Python Implementation Without Sklearn
Here's a complete Python implementation of a decision tree classifier and accuracy calculator:
import numpy as np
class DecisionTree:
def __init__(self, max_depth=None):
self.max_depth = max_depth
self.tree = None
def _gini(self, y):
classes, counts = np.unique(y, return_counts=True)
probabilities = counts / len(y)
return 1 - np.sum(probabilities ** 2)
def _best_split(self, X, y):
best_gini = float('inf')
best_feature, best_threshold = None, None
for feature_idx in range(X.shape[1]):
thresholds = np.unique(X[:, feature_idx])
for threshold in thresholds:
left_mask = X[:, feature_idx] <= threshold
right_mask = ~left_mask
if len(y[left_mask]) == 0 or len(y[right_mask]) == 0:
continue
gini_left = self._gini(y[left_mask])
gini_right = self._gini(y[right_mask])
weighted_gini = (len(y[left_mask]) * gini_left + len(y[right_mask]) * gini_right) / len(y)
if weighted_gini < best_gini:
best_gini = weighted_gini
best_feature = feature_idx
best_threshold = threshold
return best_feature, best_threshold
def _build_tree(self, X, y, depth=0):
num_samples, num_features = X.shape
num_classes = len(np.unique(y))
if (self.max_depth is not None and depth >= self.max_depth) or num_classes == 1:
return np.bincount(y).argmax()
feature_idx, threshold = self._best_split(X, y)
if feature_idx is None:
return np.bincount(y).argmax()
left_mask = X[:, feature_idx] <= threshold
right_mask = ~left_mask
left_subtree = self._build_tree(X[left_mask], y[left_mask], depth + 1)
right_subtree = self._build_tree(X[right_mask], y[right_mask], depth + 1)
return {'feature_idx': feature_idx,
'threshold': threshold,
'left': left_subtree,
'right': right_subtree}
def fit(self, X, y):
self.tree = self._build_tree(X, y)
def _predict_sample(self, x, node):
if isinstance(node, dict):
if x[node['feature_idx']] <= node['threshold']:
return self._predict_sample(x, node['left'])
else:
return self._predict_sample(x, node['right'])
else:
return node
def predict(self, X):
return np.array([self._predict_sample(x, self.tree) for x in X])
def calculate_accuracy(y_true, y_pred):
correct = np.sum(y_true == y_pred)
total = len(y_true)
return (correct / total) * 100
# Example usage
X = np.array([[5.1, 3.5], [6.2, 2.8], [4.9, 3.1], [5.8, 2.6], [5.5, 2.4]])
y = np.array([0, 1, 0, 1, 1])
tree = DecisionTree(max_depth=3)
tree.fit(X, y)
predictions = tree.predict(X)
accuracy = calculate_accuracy(y, predictions)
print(f"Accuracy: {accuracy:.2f}%")
This implementation includes:
- A DecisionTree class with Gini impurity calculation
- Tree building with recursive splitting
- Prediction functionality
- Separate accuracy calculation function
This implementation uses Gini impurity for splitting criteria, which is common in decision tree algorithms.
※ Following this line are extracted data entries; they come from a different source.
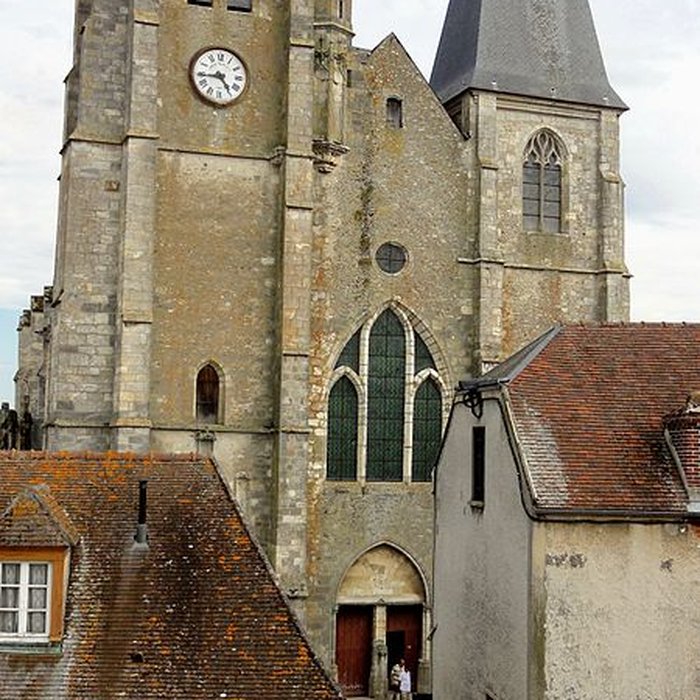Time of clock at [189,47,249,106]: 4:44
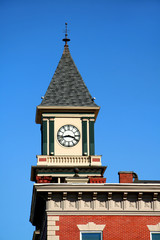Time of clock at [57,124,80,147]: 3:43
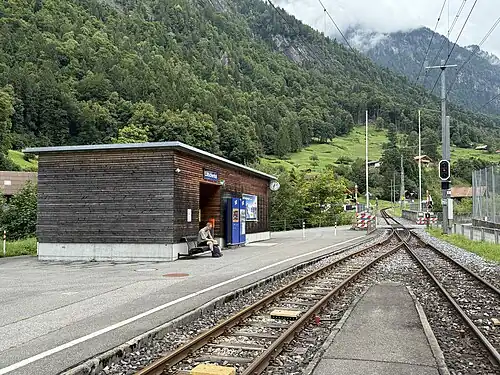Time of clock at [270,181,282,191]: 7:32
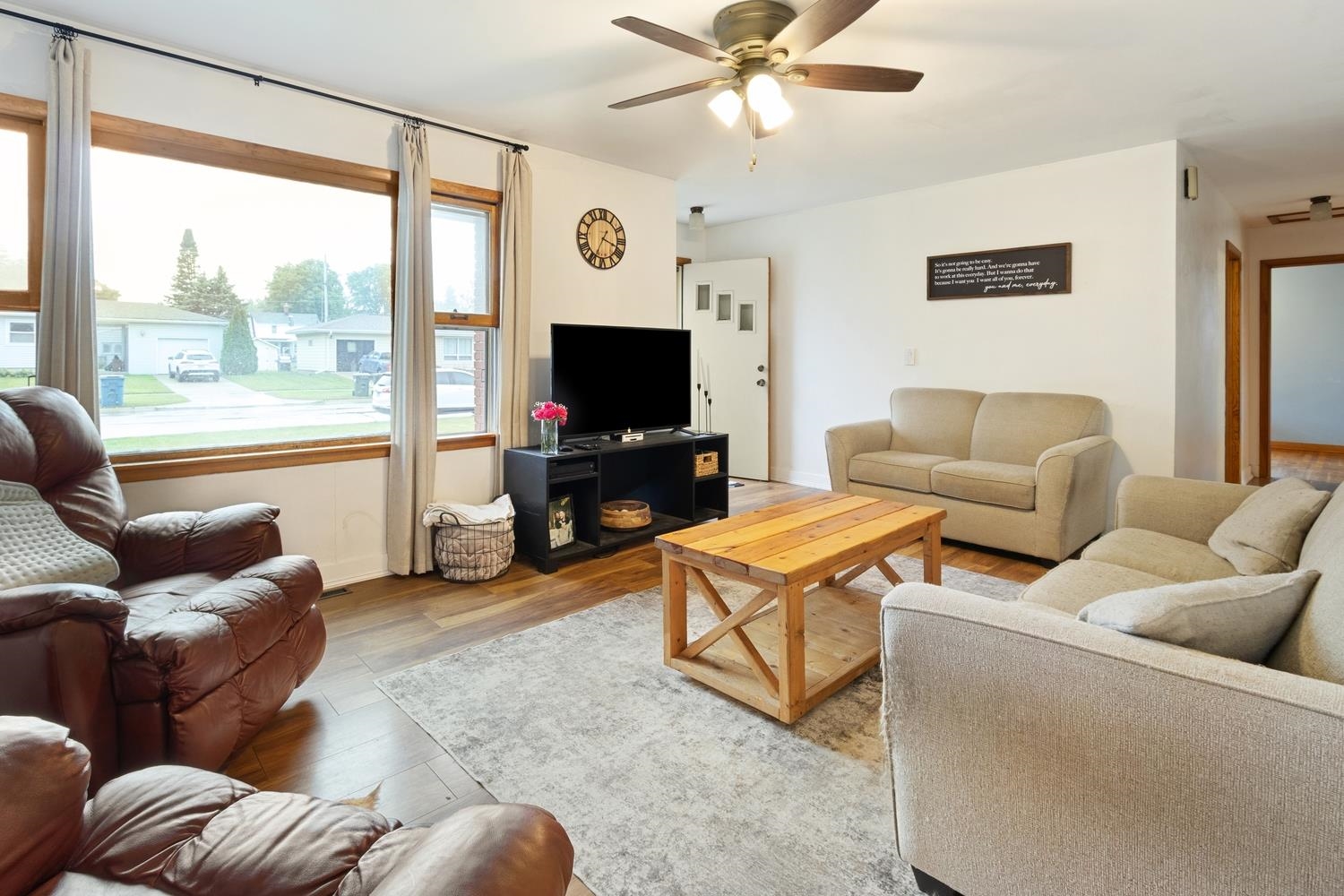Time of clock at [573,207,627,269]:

You can modify it to use other metrics like entropy if needed.
FAQ
Why is accuracy not always the best metric?
While accuracy is simple, it can be misleading with imbalanced datasets. For example, if 95% of your data is class A, a model that always predicts A would have 95% accuracy but be useless. Consider metrics like precision, recall, or F1-score for imbalanced data.
How does max_depth affect accuracy?
The max_depth parameter controls how deep the tree can grow. Shallow trees (small max_depth) may underfit, while deep trees may overfit. Finding the right depth through techniques like cross-validation is crucial for optimal accuracy.
Can I use this without numpy?
Yes, you can rewrite the implementation using Python's built-in data structures, though it would be less efficient. The numpy version is provided for clarity and performance.